**PROBLEM DETAILS**
Count how many lines in the material below contain the word "index", treating uppercase and lowercase as different. Reply with the number alone.

**EXTRACTED INFORMATION**
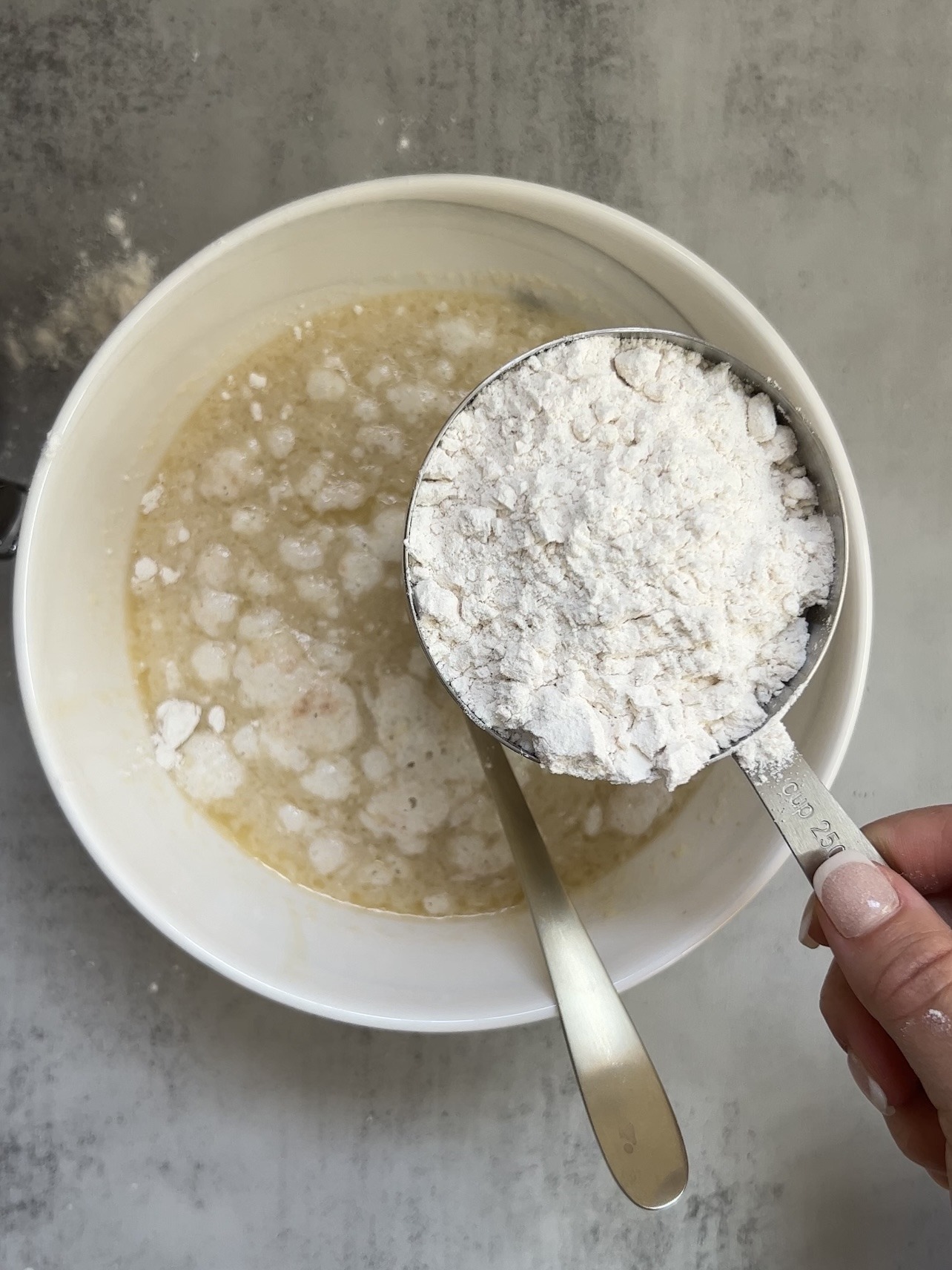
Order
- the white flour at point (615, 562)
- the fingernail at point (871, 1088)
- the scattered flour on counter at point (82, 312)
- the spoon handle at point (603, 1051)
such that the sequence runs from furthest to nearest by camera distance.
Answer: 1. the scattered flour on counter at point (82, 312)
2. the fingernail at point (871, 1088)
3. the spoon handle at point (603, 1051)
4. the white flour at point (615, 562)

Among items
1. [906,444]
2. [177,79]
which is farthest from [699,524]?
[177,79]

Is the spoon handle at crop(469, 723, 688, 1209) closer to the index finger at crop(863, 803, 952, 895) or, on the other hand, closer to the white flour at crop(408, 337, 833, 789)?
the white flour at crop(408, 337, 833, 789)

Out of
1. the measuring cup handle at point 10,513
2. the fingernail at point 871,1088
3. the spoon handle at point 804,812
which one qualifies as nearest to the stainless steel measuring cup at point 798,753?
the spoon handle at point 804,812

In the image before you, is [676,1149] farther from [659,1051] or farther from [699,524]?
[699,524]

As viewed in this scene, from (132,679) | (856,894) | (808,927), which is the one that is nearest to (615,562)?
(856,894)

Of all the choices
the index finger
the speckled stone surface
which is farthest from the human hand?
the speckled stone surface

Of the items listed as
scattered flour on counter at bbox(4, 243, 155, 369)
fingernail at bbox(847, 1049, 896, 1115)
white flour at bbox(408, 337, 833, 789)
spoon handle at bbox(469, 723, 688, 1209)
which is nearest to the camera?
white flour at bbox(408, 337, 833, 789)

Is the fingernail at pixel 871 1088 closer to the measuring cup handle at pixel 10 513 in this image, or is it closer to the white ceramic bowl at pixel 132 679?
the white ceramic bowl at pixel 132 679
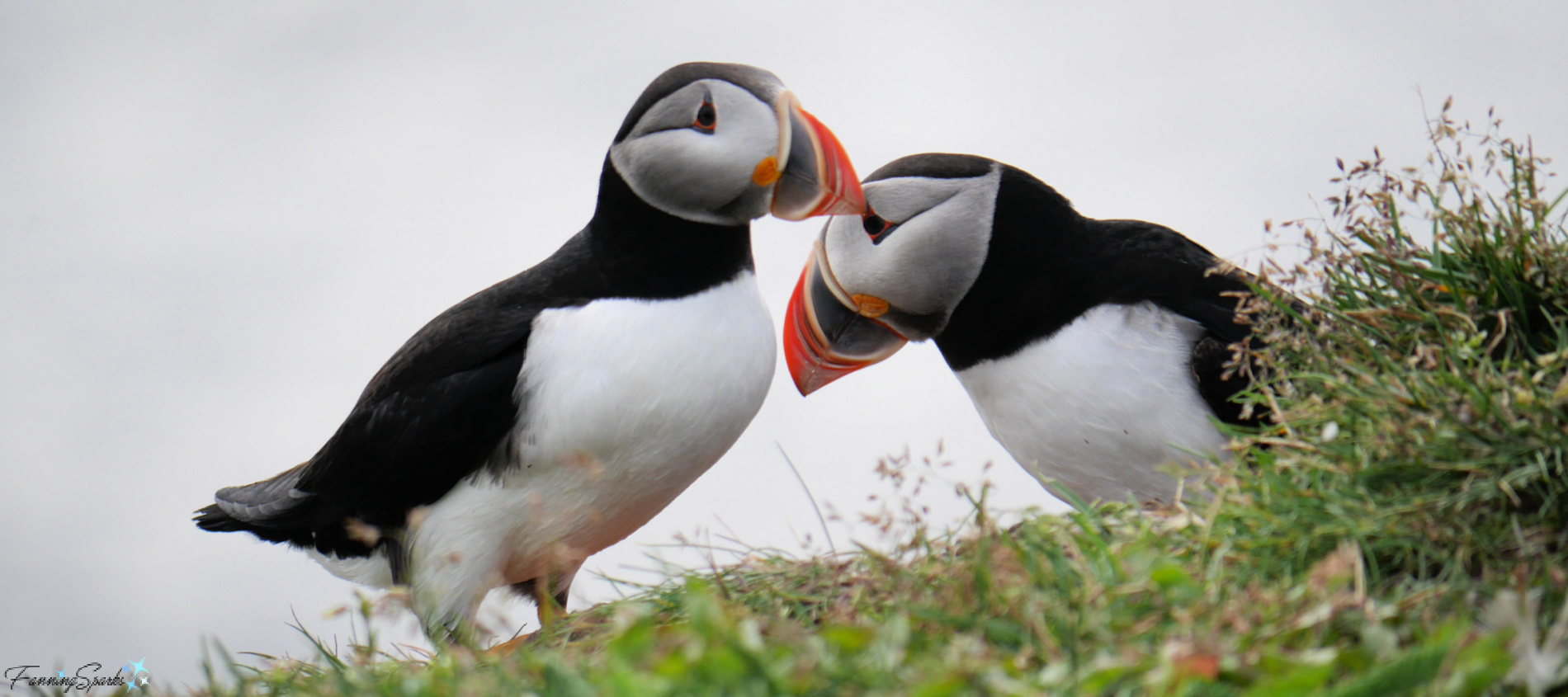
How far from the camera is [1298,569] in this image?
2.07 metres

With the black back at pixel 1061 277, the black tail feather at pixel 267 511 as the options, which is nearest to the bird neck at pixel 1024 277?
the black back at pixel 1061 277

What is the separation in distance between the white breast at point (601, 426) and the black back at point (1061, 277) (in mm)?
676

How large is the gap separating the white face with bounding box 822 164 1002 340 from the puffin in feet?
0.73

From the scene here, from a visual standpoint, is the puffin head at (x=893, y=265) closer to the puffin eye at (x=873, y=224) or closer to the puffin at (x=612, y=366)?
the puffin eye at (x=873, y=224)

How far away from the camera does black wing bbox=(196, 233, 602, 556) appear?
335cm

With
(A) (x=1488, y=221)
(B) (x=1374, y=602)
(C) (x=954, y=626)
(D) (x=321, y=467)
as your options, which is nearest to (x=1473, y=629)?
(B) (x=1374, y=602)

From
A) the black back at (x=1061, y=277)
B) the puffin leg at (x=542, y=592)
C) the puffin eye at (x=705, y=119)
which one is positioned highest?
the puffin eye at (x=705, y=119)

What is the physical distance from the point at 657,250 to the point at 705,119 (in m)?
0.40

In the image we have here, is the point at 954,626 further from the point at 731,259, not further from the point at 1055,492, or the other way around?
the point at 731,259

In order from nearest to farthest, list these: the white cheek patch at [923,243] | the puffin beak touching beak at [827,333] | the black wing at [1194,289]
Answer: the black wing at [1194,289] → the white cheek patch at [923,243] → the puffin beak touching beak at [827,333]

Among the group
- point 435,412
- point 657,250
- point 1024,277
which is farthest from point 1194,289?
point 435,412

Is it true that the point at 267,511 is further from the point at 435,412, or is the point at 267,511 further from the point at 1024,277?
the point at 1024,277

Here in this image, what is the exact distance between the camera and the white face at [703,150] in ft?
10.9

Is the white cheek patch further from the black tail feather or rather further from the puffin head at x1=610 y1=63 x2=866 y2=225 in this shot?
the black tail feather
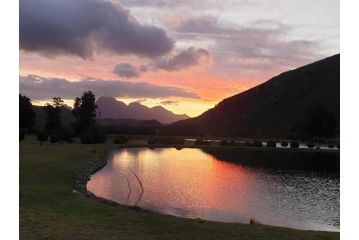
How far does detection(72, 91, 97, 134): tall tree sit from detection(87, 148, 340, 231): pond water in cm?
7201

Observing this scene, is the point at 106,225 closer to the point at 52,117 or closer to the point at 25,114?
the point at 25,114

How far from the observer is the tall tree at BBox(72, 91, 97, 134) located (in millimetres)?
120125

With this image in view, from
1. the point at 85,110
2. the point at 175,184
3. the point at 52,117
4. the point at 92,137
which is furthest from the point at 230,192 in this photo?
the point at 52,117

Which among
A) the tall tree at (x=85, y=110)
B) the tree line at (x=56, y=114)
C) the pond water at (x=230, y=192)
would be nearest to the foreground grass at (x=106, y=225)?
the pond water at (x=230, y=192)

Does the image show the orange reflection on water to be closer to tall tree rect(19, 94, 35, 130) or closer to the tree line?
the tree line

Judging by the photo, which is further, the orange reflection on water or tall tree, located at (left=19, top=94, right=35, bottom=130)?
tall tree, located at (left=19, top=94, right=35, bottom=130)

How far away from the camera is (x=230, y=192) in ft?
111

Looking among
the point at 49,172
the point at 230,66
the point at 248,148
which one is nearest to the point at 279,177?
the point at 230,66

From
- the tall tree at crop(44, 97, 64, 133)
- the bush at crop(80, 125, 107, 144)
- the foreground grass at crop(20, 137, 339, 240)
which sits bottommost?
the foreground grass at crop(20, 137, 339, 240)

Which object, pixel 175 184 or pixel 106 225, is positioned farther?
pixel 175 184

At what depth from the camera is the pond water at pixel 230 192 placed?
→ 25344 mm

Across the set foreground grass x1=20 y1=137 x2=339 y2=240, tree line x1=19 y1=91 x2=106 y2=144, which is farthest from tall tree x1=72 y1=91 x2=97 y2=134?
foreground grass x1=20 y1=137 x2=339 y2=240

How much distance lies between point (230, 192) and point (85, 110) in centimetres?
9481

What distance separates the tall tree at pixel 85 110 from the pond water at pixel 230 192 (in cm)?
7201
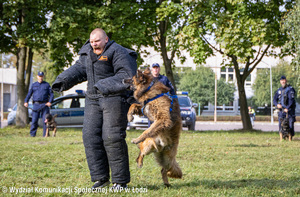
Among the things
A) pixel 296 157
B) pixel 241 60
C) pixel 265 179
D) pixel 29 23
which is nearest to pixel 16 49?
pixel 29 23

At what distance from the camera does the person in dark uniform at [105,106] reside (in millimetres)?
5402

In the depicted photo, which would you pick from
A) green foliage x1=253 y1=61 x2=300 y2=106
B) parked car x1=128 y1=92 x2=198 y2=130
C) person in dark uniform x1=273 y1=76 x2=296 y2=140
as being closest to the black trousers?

==

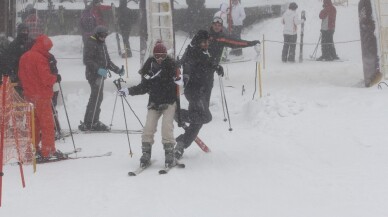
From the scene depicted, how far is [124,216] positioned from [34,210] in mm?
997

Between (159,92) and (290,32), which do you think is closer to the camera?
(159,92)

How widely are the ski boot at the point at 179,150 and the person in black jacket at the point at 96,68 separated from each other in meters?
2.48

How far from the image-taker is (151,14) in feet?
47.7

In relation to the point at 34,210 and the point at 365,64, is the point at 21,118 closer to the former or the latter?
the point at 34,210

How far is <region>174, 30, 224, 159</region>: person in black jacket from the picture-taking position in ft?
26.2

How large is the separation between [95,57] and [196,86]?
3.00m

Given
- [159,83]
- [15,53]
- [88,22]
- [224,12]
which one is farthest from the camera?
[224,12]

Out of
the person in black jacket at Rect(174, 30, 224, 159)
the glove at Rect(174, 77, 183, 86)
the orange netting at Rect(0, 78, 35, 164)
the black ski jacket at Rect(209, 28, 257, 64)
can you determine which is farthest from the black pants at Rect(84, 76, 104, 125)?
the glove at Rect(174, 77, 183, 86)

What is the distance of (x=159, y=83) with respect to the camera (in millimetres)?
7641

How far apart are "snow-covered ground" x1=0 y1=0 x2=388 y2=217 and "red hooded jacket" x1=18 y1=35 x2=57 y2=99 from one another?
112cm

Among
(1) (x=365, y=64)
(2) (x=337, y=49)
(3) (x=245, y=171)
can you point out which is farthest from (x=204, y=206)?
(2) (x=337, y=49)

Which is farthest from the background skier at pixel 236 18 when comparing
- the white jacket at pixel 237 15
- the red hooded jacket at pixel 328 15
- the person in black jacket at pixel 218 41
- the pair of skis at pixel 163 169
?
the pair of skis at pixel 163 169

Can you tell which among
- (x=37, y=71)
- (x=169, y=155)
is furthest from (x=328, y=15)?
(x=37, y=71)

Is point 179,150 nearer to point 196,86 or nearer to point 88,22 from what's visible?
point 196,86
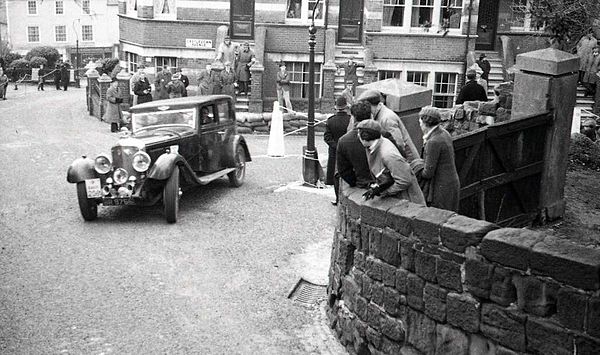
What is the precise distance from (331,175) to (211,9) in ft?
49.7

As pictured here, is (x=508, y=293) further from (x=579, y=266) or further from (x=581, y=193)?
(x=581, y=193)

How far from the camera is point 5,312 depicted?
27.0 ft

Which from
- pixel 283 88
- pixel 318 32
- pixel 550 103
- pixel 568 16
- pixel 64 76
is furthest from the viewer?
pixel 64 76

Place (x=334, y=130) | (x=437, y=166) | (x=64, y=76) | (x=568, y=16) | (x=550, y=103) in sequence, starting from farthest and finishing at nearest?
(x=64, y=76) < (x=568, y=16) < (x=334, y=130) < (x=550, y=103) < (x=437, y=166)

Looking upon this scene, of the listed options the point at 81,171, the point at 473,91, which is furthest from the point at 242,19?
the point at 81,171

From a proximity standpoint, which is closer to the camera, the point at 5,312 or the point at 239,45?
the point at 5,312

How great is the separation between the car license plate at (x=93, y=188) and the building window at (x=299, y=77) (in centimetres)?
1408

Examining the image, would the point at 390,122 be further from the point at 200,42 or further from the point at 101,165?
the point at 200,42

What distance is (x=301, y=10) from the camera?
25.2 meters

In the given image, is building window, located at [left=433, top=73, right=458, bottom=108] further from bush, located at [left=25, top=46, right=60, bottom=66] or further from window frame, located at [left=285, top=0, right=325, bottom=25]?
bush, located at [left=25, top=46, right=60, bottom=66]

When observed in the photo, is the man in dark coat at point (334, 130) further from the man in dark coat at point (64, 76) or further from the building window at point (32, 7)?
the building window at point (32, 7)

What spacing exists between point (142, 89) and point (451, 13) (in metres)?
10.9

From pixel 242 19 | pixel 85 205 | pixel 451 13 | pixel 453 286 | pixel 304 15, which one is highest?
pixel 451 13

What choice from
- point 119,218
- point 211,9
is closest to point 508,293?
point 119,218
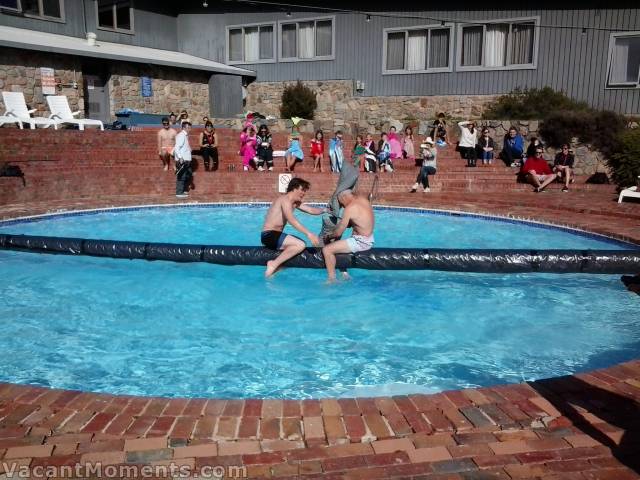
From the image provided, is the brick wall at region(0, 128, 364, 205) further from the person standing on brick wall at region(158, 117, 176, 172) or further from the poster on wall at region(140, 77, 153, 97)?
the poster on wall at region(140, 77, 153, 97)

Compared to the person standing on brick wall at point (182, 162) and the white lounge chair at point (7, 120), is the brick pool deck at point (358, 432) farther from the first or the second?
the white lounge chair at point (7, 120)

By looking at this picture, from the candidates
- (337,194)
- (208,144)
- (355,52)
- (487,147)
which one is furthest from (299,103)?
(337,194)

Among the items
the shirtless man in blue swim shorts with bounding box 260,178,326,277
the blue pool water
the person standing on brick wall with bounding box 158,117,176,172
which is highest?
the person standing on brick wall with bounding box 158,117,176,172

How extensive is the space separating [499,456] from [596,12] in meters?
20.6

**FINAL RESULT**
2